According to Munir Thabit, chief executive at Grain Industries Limited, the government’s blending policy, which aims at promoting use of sorghum, millet and cassava, is untimely and should allow for more consultations with all stakeholders before it is implementation.
Mr Thabit cited that if the proposal sees the light, millers would in an untimely situation be forced to incur extra investments costs in upgrading their mills and ramps.
“Though it has a lot of nutritious advantages, the millers will suffer as majority do not have the capacity to install such grinders to blend the elements to the required standards.
“All millers need to change their facilities and we need time to do so,” he said adding that installing such equipment would take more than 12 months since most of grinders are imported as well as bureaucracy in the procurement process.
Millers in the country also highlighted that the overall impact will come at the expense of consumers, should the policy come to effect.
“The price of maize flour will automatic go up since very few millers will be able to import sorghum and millet. We have statistics which indicates such local nutritious grains are not produced in the country in bulky,” said Mr Thabit.
“Small millers will have to close down as most of them do not have no capacity to import such mixers which will give them best quality,” he added.

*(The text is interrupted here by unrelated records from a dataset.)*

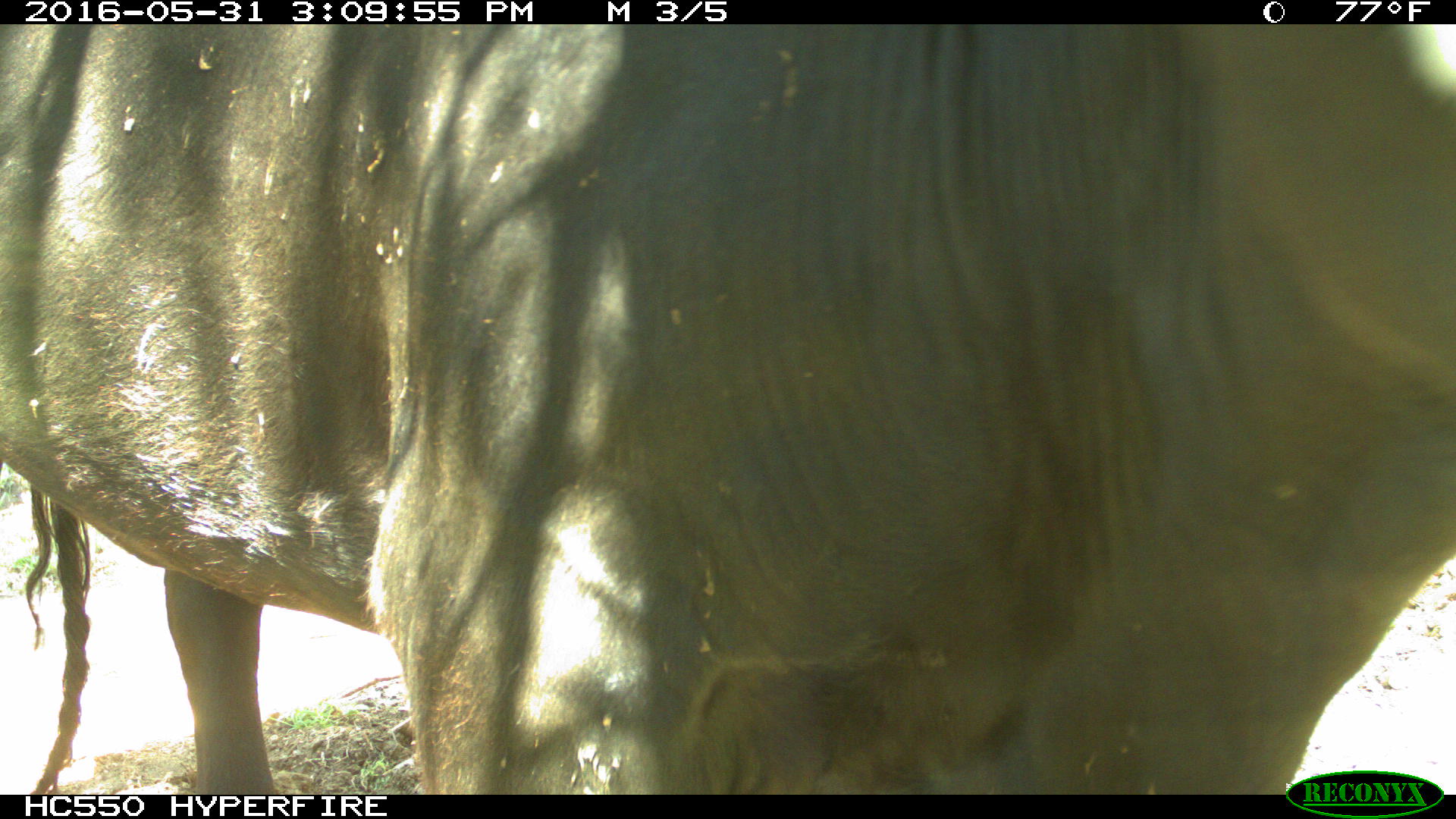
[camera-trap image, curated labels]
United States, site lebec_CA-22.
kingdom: Animalia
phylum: Chordata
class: Mammalia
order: Artiodactyla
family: Bovidae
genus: Bos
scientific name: Bos taurus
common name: domestic cow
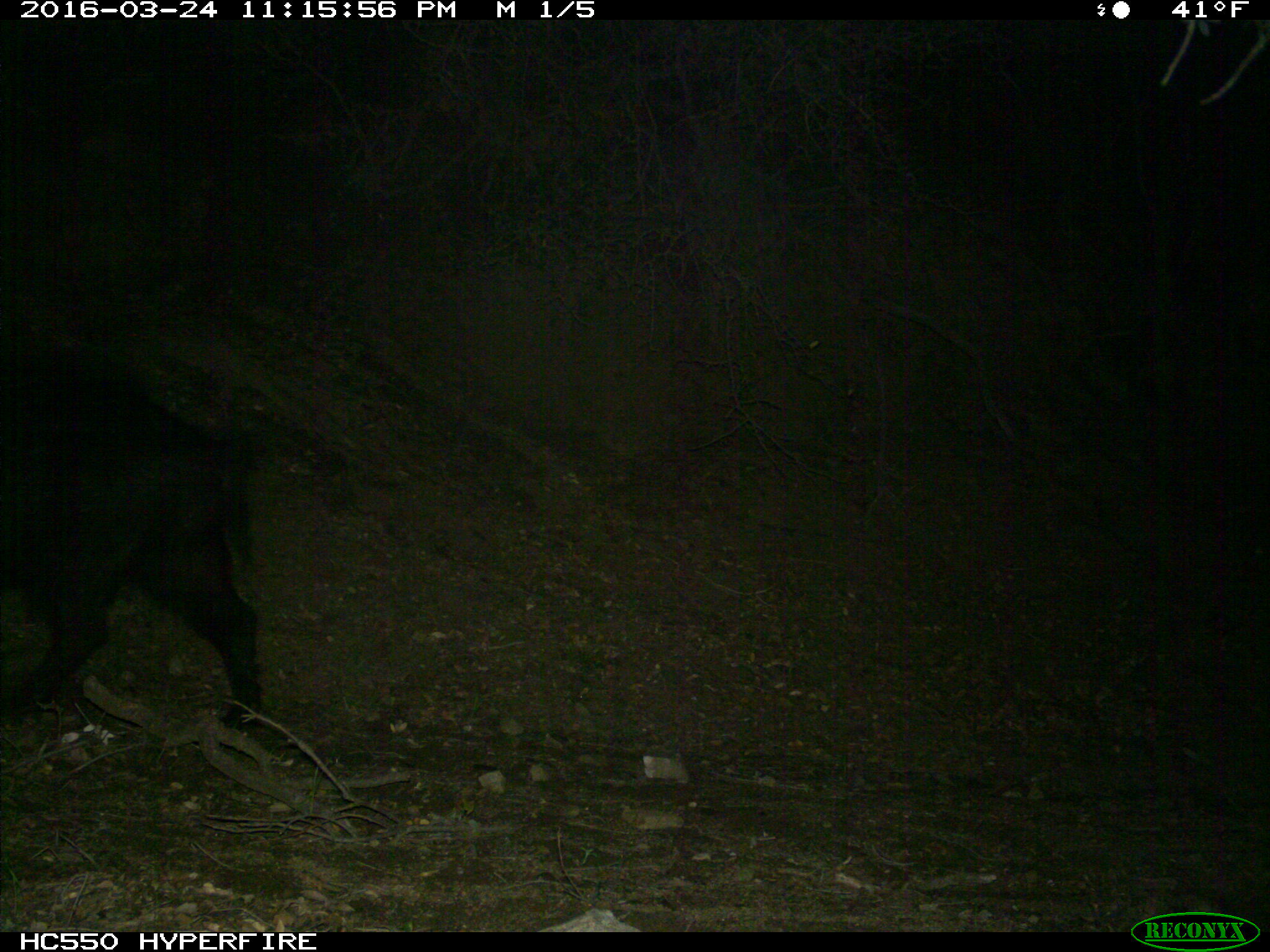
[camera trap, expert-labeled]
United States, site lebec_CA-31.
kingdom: Animalia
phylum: Chordata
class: Mammalia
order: Artiodactyla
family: Suidae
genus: Sus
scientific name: Sus scrofa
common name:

The maize flour blending policy, which was drafted last year, also suggest that wheat flour sold should have 10% minimum content of the underutilised but high nutrient crops like sorghum, cassava and sweet potatoes.
The policy developed six standards requiring that maize flour be blended with cassava, millet and sorghum while wheat flour be blended with sorghum, cassava, and sweet potatoes.
This was in line with 2012 World Declaration on nutrition which Kenya endorsed by passing food fortification legislation, meant to reduce prevalence of vitamin and minerals deficiencies.
However, importation expenses was also cited as a major challenge in which millers urged the government to offer subsidies to farmers in order to encourage local production.